RHollerith comments on Do infinite alternatives make AI alignment impossible?

RHollerith 16 Dec 2024 21:48 UTC
7 points
8
Although the argument you outline might be an argument against ever fully trusting tests (usually called “evals” on this site) that this or that AI is aligned, alignment researchers have other tools in their toolbox besides running tests or evals.

It would take a long time to explain these tools, particularly to someone unfamiliar with software development or a related field like digital-electronics design. People make careers in studying tools to make reliable software systems (and reliable digital designs).

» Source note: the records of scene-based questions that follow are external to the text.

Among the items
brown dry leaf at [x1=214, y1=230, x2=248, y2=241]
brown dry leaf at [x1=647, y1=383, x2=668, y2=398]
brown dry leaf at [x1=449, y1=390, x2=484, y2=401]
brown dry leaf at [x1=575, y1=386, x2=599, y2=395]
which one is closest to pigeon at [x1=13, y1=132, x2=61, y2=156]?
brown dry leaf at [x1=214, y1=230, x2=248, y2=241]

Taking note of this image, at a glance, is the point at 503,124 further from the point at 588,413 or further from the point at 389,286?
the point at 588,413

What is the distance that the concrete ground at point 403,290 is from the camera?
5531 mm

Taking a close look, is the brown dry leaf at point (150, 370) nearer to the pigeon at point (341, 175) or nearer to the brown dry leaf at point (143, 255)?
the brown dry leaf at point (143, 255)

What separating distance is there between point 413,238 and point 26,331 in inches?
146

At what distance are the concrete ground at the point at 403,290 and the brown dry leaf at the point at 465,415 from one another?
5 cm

The space shuttle is steered by changing the direction in which the rocket nozzles point relative to the entire shuttle. If at any point in flight, one of the rocket nozzles had pointed in a direction a few degrees different from the one it should point in, the shuttle would have been lost and all aboard would have died. The pointing or aiming of these rocket nozzles is under software control. How did the programmers at NASA make this software reliable? Not merely through testing!

These programmers at NASA relied on their usual tools (basically engineering-change-order culture) and did not need a more advanced tool called “formal verification”, which Intel turned to to make sure their microprocessors did not have any flaw necessitating another expensive recall after they spent 475 million dollars in 1994 in a famous product recall to fix the so-called Pentium FDIV bug.

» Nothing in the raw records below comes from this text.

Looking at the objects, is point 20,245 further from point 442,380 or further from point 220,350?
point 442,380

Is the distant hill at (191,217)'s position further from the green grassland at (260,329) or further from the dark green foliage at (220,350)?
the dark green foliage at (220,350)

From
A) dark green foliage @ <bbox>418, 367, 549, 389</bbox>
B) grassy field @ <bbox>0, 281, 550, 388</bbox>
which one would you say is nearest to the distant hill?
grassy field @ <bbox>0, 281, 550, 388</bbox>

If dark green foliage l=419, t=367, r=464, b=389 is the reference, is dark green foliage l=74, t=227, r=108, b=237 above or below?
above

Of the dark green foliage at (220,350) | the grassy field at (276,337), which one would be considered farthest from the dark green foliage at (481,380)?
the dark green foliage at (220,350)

Note that FDIV refers to division of (floating-point) numbers and that it is not possible in one human lifetime to test all possible dividends and divisors to ensure that a divider circuit is operating correctly. I.e., the “impossible even theoretically” argument you outline would have predicted that it is impossible to ensure the correct operation of even something as simple as a divider implemented in silicon, and yet Intel has during the 30 years since the 1994 recall avoided another major recall of any of their microprocessors for reasons of a mistake in their digital design.

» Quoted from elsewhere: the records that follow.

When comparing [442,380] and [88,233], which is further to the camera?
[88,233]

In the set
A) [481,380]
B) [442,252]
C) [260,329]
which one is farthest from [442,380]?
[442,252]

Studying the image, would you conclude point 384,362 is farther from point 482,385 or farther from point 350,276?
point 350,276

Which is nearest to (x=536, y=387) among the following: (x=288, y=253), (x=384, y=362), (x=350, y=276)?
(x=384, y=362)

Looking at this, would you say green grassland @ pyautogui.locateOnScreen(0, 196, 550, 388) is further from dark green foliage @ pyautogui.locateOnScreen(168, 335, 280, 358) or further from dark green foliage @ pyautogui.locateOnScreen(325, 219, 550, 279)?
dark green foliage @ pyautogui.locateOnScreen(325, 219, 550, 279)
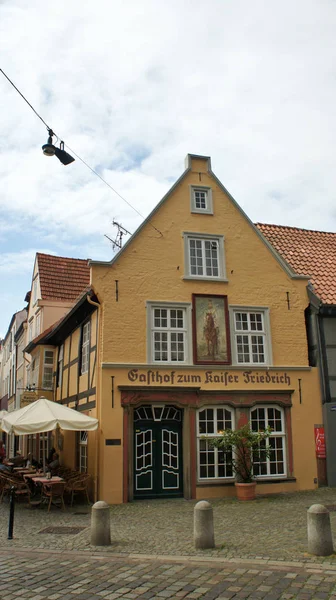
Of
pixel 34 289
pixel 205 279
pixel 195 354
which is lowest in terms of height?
pixel 195 354

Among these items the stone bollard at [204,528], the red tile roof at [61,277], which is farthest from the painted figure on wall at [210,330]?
the red tile roof at [61,277]

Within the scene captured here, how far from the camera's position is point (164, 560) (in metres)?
8.23

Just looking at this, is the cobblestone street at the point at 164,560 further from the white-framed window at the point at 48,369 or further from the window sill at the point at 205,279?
the white-framed window at the point at 48,369

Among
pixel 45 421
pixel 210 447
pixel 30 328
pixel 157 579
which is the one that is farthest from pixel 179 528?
pixel 30 328

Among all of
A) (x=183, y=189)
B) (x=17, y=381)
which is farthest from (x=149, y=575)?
(x=17, y=381)

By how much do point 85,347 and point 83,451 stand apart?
3.33 metres

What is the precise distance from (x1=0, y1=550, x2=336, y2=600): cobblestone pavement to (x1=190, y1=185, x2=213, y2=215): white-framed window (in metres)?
12.0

“Memory allocation” errors (e.g., use-after-free errors) are an important source of bugs and security vulnerabilities in software, and testing has for decades been an important way to find and eliminate these errors (Valgrind probably being the most well-known framework for doing the testing) but the celebrated new programming language Rust completely eliminates the need for testing for this class of programming errors. Rust replaces testing with a more reliable methodology making use of a tool called a “borrow checker”. I am not asserting that a borrow checker will help people create an aligned super-intelligence: I am merely pointing at Rust and its borrow checker as an example of a methodology that is superior to testing for ensuring some desirable property (e.g., the absence of use-after-free errors that an attacker might be able to exploit) of a complex software artifact.

In summary, aligning a superhuman AI is humanly possible given sufficiently careful and talented people. The argument for stopping frontier AI research (or pausing it for 100 years) depends on considerations other than the “impossible even theoretically” argument you outline.

Methodologies that are superior to testing take time to develop. For example, the need for a better methodology to prevent “memory allocation” errors was recognized in the 1970s. Rust and its borrow checker are the result of a line of investigation inspired by a seminal paper published in 1987. But Rust has become a realistic option for most programming projects only within the last 10 years or less. And an alignment methodology that continue to be reliable even when the AI becomes super-humanly capable is a much taller order than a methodology to prevent use-after-free errors and related memory-allocation errors.